電子帳簿保存にあたっては、優良な電子帳簿の条件を満たしている必要があります。「優良な電子帳簿」とは、電子帳簿を保存する要件に加えて、「訂正の履歴が残る」などの一定要件を満たした電子帳簿のことです。
55万円および65万円の要件を満たさない青色申告者は、10万円の青色申告特別控除を適用できます。10万円の青色申告特別控除は、単式簿記での記帳が可能です。
飲食店経営で赤字が出ていても、青色申告であれば損失額を3年間にわたって繰り越せます。各年分の所得から損失額を差し引けるため、税金の負担を軽減できます。
これらの踏まえると、飲食店経営では青色申告で確定申告をした方が、白色申告よりもメリットが大きいといえるでしょう。
出典:国税庁「No.2070 青色申告制度」
出典:国税庁「No.2072 青色申告特別控除」
飲食店経営の確定申告の流れ
確定申告をスムーズに行うためにも、飲食店経営者は日々の営業と並行して取引の記帳を行い、確定申告に向けて計画的に準備を進めなければなりません。確定申告は、以下の流れで行います。
飲食店経営者が確定申告を行う流れ
- 必要な書類や帳簿を用意する
- 所得税を計算して確定申告書を作成する
- 確定申告書を提出する
- 所得税を納付する
本記事では、青色申告を行うケースを例に、確定申告の進め方を解説します。
1. 必要な書類や帳簿を用意する
青色申告で確定申告を行うにあたっては、以下の書類が必要です。
確定申告で必要な書類の例
- マイナンバーカード
- 確定申告書
- 青色申告決算書
- 控除を受けるために必要な書類
マイナンバーカードを持っていない場合は、本人確認書類(運転免許証など)と個人番号確認書類(通知カードなど)を用意します。確定申告書は、国税庁のホームページでダウンロードするか、税務署や確定申告会場で入手できます。
青色申告決算書とは、その年の帳簿の内容を決算書の形式で記入した書類です。損益計算書1枚、損益の内訳の記入書2枚、貸借対照表1枚の計4枚で構成され、すべての青色申告者が確定申告時に提出します。
その他、生命保険料控除証明書や医療費控除明細書など、受ける控除の種類に応じた書類を用意しましょう。
以下の書類・帳簿は、提出は不要ですが、確定申告書や青色申告決算書を作成するために必要です。
区分 | 必要な帳簿・書類の例 |
---|---|
帳簿 | ・仕訳帳 ・総勘定元帳 ・現金出納帳 ・売掛帳 ・買掛帳 ・経費帳 ・固定資産台帳 |
決算関係書類 | ・損益計算書 ・貸借対照表 ・棚卸表 |
現金預金取引等関係書類 | ・領収証 ・小切手控 ・預金通帳 ・借用証 |
その他の書類 | ・請求書 ・見積書 ・契約書 ・納品書 ・送り状 |
上記の帳簿書類は所得税法に基づき、一定期間の保存が義務付けられています。帳簿や決算関係書類、現金預金取引等関係書類は原則7年間、その他の書類は5年間の保存が必要です。

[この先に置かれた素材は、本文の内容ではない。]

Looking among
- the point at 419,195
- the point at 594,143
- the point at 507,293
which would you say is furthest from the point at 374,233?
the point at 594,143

出典:国税庁「〔令和5年分 所得税及び復興特別所得税の確定申告の手引き〕申告書に添付・提示する書類」」
出典:国税庁「帳簿の記帳のしかた」
2. 所得税を計算して確定申告書を作成する
次に、所得税額を計算し、確定申告書を作成します。
確定申告書に直接記入して作成する方法もありますが、国税庁の「確定申告書等作成コーナー」を利用すれば、システム上で金額を入力していくだけで確定申告書が作成できます。
所得税額は、所得金額から所得控除を差し引いて課税所得金額を求め、所得税率を乗じて算出します。全体の流れは下図のとおりです。

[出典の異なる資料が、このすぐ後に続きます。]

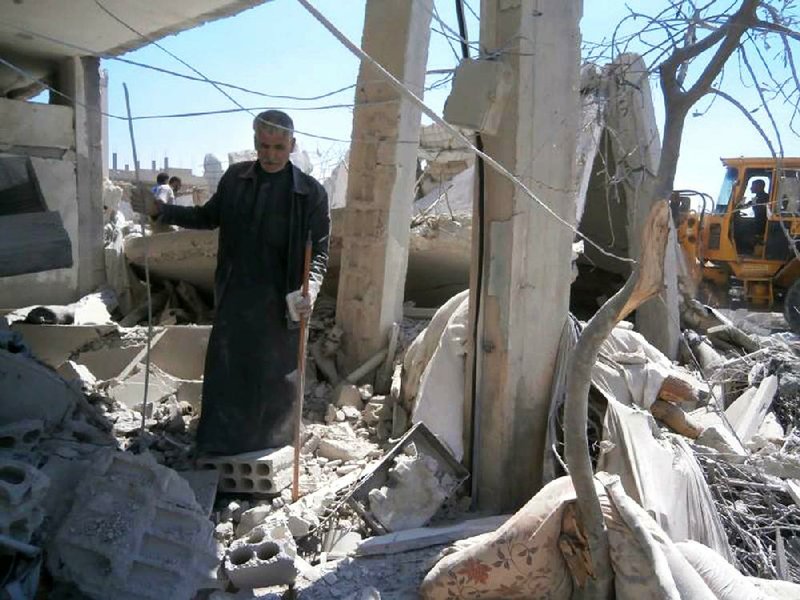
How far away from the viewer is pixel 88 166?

本記事では、以下のケースを例として所得税を算出します。
- 飲食店経営による年間収入:1,000万円
- 事業の年間必要経費:600万円
- 青色申告特別控除:65万円
- 基礎控除:48万円
- 生命保険料控除:10万円
出典:国税庁「所得税のしくみ」
出典:国税庁「インターネットを利用して申告や納税などの手続をしたいとき」
出典:国税庁「確定申告書等の様式・手引き等(令和5年分の所得税及び復興特別所得税の確定申告分)」
①所得金額を求める
年間の「所得」とは年間収入(飲食店の売上)から必要経費を差し引いた金額のことで、所得税法によって10種類に区分されます。飲食店経営で得た収入はその区分のうち「事業所得」に該当します。
青色申告特別控除を受ける人は、必要経費に加えて青色申告特別控除額を差し引くことで所得額を算出できます。
所得額 = 総収入額 ー 必要経費 ー 青色申告特別控除額
今回のケースの所得金額は、次のように算出できます。
10,000,000 - 6,000,000 - 650,000 = 3,350,000(円)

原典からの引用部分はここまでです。